Es klopfte. Henry öffnete, und schloss seine Schwester in die Arme. Sie weinte. Er hielt sie eine Weile fest, löste sich dann aus der Umarmung und sah Mia fest an. "Schwester, was ist denn passiert?" Sie antwortete nicht sofort. "Henry, ich hab viele Fehler gemacht. Mehr als ich dachte. Mein Leben als Mia ist so real. Ich liebe André mehr als ich je zugeben wollte. Für ihn würde ich alles, wirklich ALLES aufgeben, nur um immer bei ihm zu sein..." Henry sah seine Schwester an, liebevoll und voller Verständnis für ihre Situation. Er wusste das schon länger als sie glaubte. Ihre Aura hatte sich derart verändert dass er es im ersten Moment spürte als sie sich vereint hatten. "Mia, Sakrina, liebste Schwester, du darfst lieben. Es ist dir gegeben zu lieben, geniesse es. Aber nun will ich endlich aus diesem Zimmer und gern den Mann kennenlernen den du so liebst." Sie verliessen das Hotel und gingen zu Mia's Wohnung wo André gespannt wartete.

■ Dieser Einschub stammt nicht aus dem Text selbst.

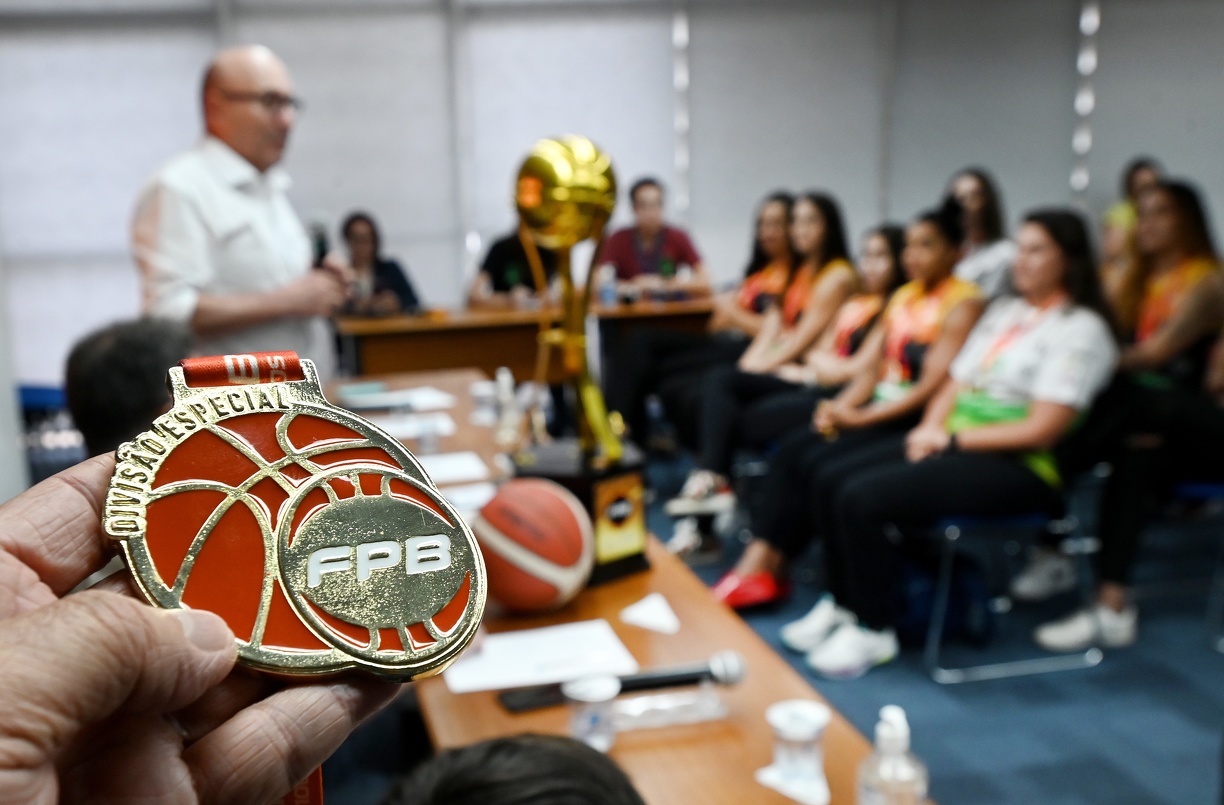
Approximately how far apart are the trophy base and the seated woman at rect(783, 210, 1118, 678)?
115 cm

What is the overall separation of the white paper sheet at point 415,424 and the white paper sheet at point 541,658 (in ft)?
4.03

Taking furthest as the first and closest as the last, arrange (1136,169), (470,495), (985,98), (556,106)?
(985,98), (556,106), (1136,169), (470,495)

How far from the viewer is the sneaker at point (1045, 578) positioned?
350 centimetres

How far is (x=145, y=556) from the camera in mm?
446

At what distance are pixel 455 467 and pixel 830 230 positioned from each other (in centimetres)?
243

Zum Erstaunen von Mia verstanden sich die Zwei auf Anhieb. Sie lachten und scherzten miteinander als wären sie alte Kumpels die sich lange nicht gesehen hatten. Erleichtert über diese Entwicklung zog sie sich etwas zurück und brütete darüber wie sie die Menschen ins Licht führen konnte. Mutter hatte es gewünscht, sie musste eine Lösung finden, hatte aber keine Ahnung wie sie das tun sollte. Henry stand plötzlich neben ihr. "Schwesterchen, denk doch nicht so viel. Dein hübscher Kopf hält das bestimmt nicht lange aus..." Er zwinkerte ihr zu, zog sie an der Hand wieder Richtung Balkon. André wartete dort auf sie, Kerzen brannten auf dem Tisch. Sie bemerkte nicht wie Henry sich aus dem Staub machte, sah nur ihre Liebe. Mutter erschien in ihr und lächelte sie an; "Liebste Tochter, geh, liebe und führe das Licht das in dir wachsen wird. Es ist Zeit dich gehen zu lassen. Ich liebe dich und vertraue dir." André stand ganz nah vor ihr, küsste sie. In dem Moment vereinten Sakrina und Mia sich und wurden eins. Es gab nur noch Mia.